Am 28.01.2016 um 03:42 schrieb Bean Huo 霍斌斌 (beanhuo):
>> This needs a much more detailed explanation.
>> In which scenarios on SLC NAND can you get such an unmountable UBIFS?
> 
> 
> It is my mistake involved SLC NAND.
> Definitely, SLC NAND does not exist two pages being damaged within one block.
> I mean that master should be recovered as long as one good master block 
> exists.
> I think, at least this method is more reasonable.
> My question is that why UBI doesn't recover master node for this scenario?

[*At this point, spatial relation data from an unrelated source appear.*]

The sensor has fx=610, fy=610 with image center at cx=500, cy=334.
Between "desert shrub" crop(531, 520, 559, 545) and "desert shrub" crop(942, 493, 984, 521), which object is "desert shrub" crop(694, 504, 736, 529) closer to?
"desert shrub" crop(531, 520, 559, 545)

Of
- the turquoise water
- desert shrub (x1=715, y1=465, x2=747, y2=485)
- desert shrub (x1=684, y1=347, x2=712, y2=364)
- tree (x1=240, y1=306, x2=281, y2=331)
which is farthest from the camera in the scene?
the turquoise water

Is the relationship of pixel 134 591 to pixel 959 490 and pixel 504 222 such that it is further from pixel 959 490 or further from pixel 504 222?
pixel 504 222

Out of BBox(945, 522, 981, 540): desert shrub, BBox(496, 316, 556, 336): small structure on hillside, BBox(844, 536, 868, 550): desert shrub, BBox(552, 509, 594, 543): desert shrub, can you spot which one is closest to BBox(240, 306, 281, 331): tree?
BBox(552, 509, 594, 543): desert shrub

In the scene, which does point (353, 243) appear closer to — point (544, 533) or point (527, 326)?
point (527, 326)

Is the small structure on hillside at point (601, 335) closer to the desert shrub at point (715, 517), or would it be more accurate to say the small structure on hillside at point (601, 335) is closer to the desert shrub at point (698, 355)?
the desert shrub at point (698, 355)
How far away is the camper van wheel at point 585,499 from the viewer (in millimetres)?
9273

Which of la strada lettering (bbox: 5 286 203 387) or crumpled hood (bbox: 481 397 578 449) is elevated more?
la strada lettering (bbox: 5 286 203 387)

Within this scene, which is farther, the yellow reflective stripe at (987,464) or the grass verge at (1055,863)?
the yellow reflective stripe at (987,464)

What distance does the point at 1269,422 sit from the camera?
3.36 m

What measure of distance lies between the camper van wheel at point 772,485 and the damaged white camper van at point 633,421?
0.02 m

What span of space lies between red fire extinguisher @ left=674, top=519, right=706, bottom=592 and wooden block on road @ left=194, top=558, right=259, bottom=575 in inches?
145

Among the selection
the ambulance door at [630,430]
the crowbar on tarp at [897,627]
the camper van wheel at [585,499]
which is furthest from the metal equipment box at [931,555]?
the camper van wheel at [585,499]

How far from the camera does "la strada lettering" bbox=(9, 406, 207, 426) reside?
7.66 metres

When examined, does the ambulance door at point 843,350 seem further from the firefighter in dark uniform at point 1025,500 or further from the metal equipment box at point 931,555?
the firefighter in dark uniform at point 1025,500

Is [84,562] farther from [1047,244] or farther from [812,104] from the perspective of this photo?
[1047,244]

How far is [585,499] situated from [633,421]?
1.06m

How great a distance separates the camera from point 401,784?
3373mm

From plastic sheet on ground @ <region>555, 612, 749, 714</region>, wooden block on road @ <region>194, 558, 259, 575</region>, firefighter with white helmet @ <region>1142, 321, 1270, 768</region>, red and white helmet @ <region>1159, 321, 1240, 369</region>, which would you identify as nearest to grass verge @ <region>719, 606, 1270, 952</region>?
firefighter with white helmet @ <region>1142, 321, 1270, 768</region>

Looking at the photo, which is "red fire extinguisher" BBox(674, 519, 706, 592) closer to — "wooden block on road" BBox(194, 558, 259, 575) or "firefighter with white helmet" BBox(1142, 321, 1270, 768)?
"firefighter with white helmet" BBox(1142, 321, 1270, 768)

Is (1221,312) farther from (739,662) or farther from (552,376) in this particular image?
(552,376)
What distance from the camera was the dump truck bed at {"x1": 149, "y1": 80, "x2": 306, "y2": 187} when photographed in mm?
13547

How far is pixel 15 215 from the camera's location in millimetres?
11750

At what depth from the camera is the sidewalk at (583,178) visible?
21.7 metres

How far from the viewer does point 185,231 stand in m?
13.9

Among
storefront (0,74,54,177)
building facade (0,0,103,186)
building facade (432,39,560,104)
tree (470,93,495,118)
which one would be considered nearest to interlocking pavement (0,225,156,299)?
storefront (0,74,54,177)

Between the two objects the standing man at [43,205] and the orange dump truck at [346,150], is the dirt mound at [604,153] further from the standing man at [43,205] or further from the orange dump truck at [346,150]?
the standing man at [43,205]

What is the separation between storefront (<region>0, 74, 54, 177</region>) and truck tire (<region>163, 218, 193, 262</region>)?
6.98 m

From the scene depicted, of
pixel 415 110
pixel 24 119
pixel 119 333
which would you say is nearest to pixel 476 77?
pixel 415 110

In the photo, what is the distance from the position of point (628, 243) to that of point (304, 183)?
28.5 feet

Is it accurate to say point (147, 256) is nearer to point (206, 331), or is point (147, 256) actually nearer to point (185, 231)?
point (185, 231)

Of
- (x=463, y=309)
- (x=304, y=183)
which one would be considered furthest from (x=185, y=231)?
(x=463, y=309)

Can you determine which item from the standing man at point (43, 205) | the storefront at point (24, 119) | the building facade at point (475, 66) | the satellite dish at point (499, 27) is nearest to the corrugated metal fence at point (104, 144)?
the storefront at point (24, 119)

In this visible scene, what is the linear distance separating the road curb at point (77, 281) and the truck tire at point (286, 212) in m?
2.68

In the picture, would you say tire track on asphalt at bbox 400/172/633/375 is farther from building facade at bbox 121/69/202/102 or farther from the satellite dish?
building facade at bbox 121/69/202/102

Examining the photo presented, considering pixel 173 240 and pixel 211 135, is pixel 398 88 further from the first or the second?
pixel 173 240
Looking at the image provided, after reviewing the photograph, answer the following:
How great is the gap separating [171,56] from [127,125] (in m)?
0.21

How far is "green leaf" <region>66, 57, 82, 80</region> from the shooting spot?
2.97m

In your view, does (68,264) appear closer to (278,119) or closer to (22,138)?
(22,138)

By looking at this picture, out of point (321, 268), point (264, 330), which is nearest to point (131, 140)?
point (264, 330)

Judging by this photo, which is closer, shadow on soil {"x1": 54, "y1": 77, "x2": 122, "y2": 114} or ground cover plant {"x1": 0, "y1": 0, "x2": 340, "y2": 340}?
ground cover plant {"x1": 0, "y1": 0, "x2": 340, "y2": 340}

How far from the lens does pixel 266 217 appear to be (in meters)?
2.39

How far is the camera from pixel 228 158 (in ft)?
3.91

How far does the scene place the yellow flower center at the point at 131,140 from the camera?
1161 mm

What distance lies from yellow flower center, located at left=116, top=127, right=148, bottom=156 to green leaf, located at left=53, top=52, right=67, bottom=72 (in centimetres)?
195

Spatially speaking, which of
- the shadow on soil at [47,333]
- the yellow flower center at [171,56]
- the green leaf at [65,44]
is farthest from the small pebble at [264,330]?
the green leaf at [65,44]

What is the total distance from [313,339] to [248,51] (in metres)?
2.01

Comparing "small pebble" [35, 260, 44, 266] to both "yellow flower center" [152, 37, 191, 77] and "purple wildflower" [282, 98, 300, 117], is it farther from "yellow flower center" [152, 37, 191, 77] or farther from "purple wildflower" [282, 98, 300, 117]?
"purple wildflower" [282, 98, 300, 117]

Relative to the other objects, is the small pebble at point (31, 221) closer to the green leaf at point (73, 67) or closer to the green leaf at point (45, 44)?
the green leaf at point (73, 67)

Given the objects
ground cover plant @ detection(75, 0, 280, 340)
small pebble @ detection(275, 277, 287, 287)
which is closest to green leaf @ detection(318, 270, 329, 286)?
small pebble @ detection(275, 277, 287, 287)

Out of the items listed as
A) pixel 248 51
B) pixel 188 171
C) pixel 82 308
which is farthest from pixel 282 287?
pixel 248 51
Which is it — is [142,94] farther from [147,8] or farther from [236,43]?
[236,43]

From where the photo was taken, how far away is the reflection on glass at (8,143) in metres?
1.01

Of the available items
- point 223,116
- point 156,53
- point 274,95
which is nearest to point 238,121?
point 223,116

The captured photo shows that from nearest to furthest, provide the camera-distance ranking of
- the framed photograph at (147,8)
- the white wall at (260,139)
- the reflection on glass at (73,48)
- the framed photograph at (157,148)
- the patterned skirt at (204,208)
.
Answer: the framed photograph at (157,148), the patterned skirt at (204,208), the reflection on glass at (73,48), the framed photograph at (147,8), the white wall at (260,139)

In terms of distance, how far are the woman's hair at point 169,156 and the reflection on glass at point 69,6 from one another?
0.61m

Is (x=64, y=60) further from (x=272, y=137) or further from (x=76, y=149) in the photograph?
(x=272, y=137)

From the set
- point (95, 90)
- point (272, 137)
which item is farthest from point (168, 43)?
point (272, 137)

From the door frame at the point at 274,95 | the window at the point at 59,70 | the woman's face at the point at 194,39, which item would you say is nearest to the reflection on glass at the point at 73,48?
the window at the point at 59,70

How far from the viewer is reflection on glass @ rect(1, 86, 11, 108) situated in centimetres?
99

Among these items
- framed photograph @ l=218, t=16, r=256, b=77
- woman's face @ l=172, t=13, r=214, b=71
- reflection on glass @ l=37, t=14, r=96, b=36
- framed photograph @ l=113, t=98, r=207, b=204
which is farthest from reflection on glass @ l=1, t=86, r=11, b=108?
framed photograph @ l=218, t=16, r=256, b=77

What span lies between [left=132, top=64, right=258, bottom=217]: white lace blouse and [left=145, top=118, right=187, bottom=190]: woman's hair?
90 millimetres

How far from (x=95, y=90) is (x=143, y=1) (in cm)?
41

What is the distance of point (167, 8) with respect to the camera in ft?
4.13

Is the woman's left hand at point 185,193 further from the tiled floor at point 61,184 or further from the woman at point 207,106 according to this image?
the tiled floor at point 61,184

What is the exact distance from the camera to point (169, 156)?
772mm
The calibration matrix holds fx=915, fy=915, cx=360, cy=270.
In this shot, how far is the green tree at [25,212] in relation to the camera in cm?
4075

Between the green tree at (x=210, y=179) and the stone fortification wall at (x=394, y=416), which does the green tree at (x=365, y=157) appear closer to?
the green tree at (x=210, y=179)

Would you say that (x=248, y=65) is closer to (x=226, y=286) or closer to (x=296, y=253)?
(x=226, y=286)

UBIFS assumes that on SLC NAND already written pages must not
corrupt. It can deal with the fact that pages can get damaged while writing 
them (think of a power cut).
But if page X is written and UBIFS moves over to X + 1, X must never corrupt.

If this happens, something very nasty happened and UBIFS cannot operate 
correctly.
With your patch it may mount somehow but *will* die or lose data soon or later 
as the same assumptions
apply to all other UBIFS operations. It is not just about master nodes.
Master nodes are the messenger.

UBIFS' strict checks turned out to be very valuable in the past to identify 
driver/MTD issues.
This is why I like them so much.

>> Maybe UBIFS is too strict and NAND behaves differently than UBIFS expects
>> but we need to understand it in depth.
> For this, I think, maybe MLC NAND had not been released yet when UBI initial 
> design.
> I would like to send my version 2 patch based on your suggestion.

If you can explain in detail why UBIFS' assumptions are wrong and how such 
corruptions can happen
on SLC we can talk.
But I think then we'd have to redo a lot of UBI and UBIFS code.